FAA rules phasing in Monday will allow companies to fly small drones - weighing less than 55 pounds - without a special waiver from the agency. Instead, commercial drone pilots will have to be certified by taking a written test, and those pilots will have to keep their devices below 400 feet and always within sight. These rules avoid several crucial mistakes that could have grounded a young industry; for a time, there was talk that the FAA would require commercial drone pilots to have full airplane pilot's licenses. This would have been nonsensical: Drone pilots do not need to log hours of flight time in a Cessna, they need to know the rules of the airspace and the characteristics of the craft they actually control. More appropriate drone pilot training programs, which include specially designed flying courses, have already begun popping up.
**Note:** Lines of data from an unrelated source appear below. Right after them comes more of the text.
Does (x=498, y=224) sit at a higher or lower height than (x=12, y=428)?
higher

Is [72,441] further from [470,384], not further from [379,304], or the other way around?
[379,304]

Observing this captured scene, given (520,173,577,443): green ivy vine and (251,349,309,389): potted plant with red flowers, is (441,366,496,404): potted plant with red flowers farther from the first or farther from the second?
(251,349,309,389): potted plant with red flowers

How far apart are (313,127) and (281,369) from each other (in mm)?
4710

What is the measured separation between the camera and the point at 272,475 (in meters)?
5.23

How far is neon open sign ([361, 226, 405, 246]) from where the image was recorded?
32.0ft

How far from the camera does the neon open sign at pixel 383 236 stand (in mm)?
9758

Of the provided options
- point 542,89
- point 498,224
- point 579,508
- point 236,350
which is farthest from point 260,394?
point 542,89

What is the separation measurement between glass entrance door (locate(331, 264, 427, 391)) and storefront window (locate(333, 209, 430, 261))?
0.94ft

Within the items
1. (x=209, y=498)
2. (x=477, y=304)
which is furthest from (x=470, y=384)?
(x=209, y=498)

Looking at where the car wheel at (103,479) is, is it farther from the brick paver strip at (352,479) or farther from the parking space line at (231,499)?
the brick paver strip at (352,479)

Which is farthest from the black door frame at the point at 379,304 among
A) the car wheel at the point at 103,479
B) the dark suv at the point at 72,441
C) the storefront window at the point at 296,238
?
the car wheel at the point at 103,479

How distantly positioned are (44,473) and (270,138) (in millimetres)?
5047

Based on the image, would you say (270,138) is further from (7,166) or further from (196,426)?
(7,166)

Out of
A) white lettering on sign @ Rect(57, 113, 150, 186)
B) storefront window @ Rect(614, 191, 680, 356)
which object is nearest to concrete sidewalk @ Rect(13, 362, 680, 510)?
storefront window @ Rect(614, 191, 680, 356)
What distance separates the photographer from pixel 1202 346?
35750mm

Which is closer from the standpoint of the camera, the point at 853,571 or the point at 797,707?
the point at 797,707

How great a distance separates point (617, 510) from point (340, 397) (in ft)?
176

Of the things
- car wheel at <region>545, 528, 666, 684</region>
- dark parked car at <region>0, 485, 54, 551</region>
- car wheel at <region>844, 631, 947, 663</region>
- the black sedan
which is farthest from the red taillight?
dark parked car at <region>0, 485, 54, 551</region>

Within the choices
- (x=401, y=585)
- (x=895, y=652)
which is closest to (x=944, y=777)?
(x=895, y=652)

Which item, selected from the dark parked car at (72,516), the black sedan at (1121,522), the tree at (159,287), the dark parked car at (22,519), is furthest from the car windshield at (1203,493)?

Yet the new rules are still quite restrictive, particularly the requirement that operators keep drones within their line of sight. This makes sense for unsophisticated drones that require pilots' constant attention. But it also limits companies from putting drones to many valuable uses, unless they get a special waiver. Amazon.com - whose chief executive, Jeffrey P. Bezos, owns The Post - wants to use custom-built drones to deliver orders within half an hour. But there are a variety of other, less- heralded possibilities: Drones fitted with hazard-avoidance technology, advanced communications systems and other equipment could also scan electrical wires for damage, conduct search-and-rescue operations, collect news and, no doubt, do dozens of other things no one has thought of yet. As long as commercial drones have to stay within a pilot's line of sight - and, indeed, have a dedicated pilot - their range and usefulness will be limited.

The FAA is not oblivious to these considerations, and even if the agency were more permissive, it would take time for the technology to prove itself to the public. But officials used to decades of regulating big airliners need to do a more nimble job adapting to the revolution in unmanned and, some day soon, automated flight.